Trump’s comments have often made it appear that people already know the vaccine works and getting it approved is a formality that could occur at any time.
But as the documents provided by both companies show, the reasons for stopping a trial early have been carefully delineated. The data analyses by independent committees allow those panels to recommend whether to stop the trial early – because the vaccine is so effective it would be unethical to continue or because it is clearly not working or it is harmful.
The possibility that the vaccine trials will be stopped early has been endlessly examined by politicians and the media, but experts said it is important to remember that stopping a trial early is a rare outcome, not the norm.
David DeMets, a University of Wisconsin at Madison biostatistics expert who has served on data safety and monitoring committees for nearly half a century, said the overwhelming majority of trials are not stopped.
“If we stop too soon, we won’t have as reliable an answer as we set out for,” DeMets said. “If you stop early, not because the data are mature enough but because of other pressures, then you might not have the same confidence in the answer you want to know or needed.”
While the criteria for stopping a trial are heavily dependent on statistics, that should not be the only factor, Topol said.
“If you stop a trial early, it’s not just a statistical assertion; it’s saying it’s unethical to proceed because of overwhelming efficacy,” Topol said. “You sure want to know it works, and you could say it’s unethical not to proceed, to get more compelling and complete data.”
Approving or authorizing any vaccine on incomplete data would spark a cascade of follow-on questions, including whether the people in the placebo arm of the trial should be given the vaccine right away and how future vaccine trials should be structured.
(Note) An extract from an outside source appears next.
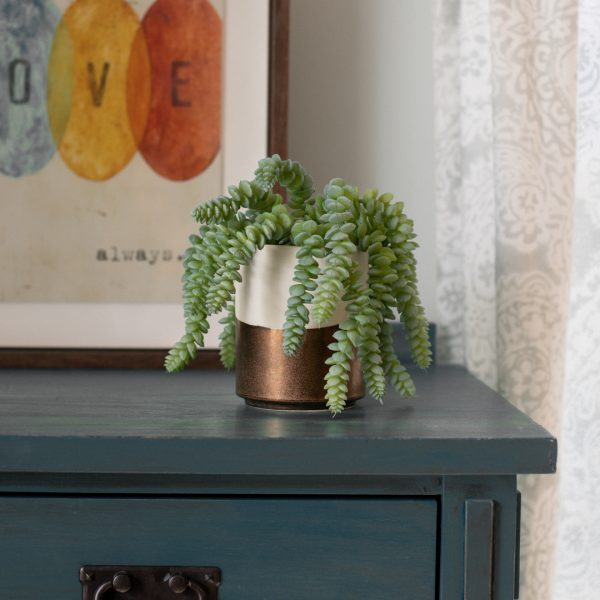 Faux donkey tail succulent in ceramic bronze and cream planter on nightstand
Most experts say multiple vaccines will be needed to end the pandemic, but it might become harder to recruit volunteers, or even unethical, to test a vaccine against a placebo if another has been deemed safe and effective by regulators.
Trump indicated the vaccine would be available to the general public right away after it is authorized. His coronavirus adviser, Scott Atlas, said high priority groups would probably be vaccinated by January.
Prioritizing the people who need the first doses of the vaccine is a huge part of the planning process, and those guidelines have not even been finalized. Discussions have focused on prioritizing doses for those at greatest risk for infection, including front-line health-care workers and older people with conditions that increase their risk for serious illness.
Peter Hotez, dean of the National School of Tropical Medicine at Baylor College of Medicine, said the only way to convince the public of the safety and effectiveness of vaccines that utilize new technologies and are likely to get a form of authorization that is short of full approval is through clear and open communication.
“The world is littered with very good vaccines that never get used due to public perception. It could easily happen here,” Hotez said. “We still don’t know if these vaccines are going to work, we have no evidence they’re going to work [yet]. . . . The only way you’ll be able to sell this to the scientific community is through complete transparency.”